Per accedere al congedo sarà necessario presentare entro il 30 settembre di ogni anno una richiesta ufficiale corredata da documentazione medica che attesti la presenza di una condizione patologica tale da rendere invalidante il periodo mestruale.

Il dirigente scolastico, Paolo Malinconico, ha espresso soddisfazione per l’approvazione della misura, sottolineando come questa decisione rappresenti un passo concreto verso una scuola più inclusiva e attenta alle esigenze reali degli studenti, soprattutto nel riconoscere come certe condizioni fisiologiche possano influenzare significativamente il benessere e la performance scolastica.

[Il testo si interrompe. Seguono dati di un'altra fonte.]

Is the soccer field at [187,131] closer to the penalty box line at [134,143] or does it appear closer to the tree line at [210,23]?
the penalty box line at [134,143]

Con questa iniziativa, il Liceo Gropius diventa la prima scuola in Basilicata ad adottare formalmente una politica di questo tipo, aprendo la strada a possibili estensioni future in altri istituti scolastici della regione e del Paese.
Il congedo mestruale, tema già discusso a livello nazionale e internazionale in ambito lavorativo, entra così anche nel mondo dell’istruzione, portando alla luce un’esigenza concreta spesso ignorata. Si tratta di un segnale importante, non solo sul piano sanitario, ma anche sul fronte del riconoscimento dei diritti delle donne e della lotta alla disparità di genere.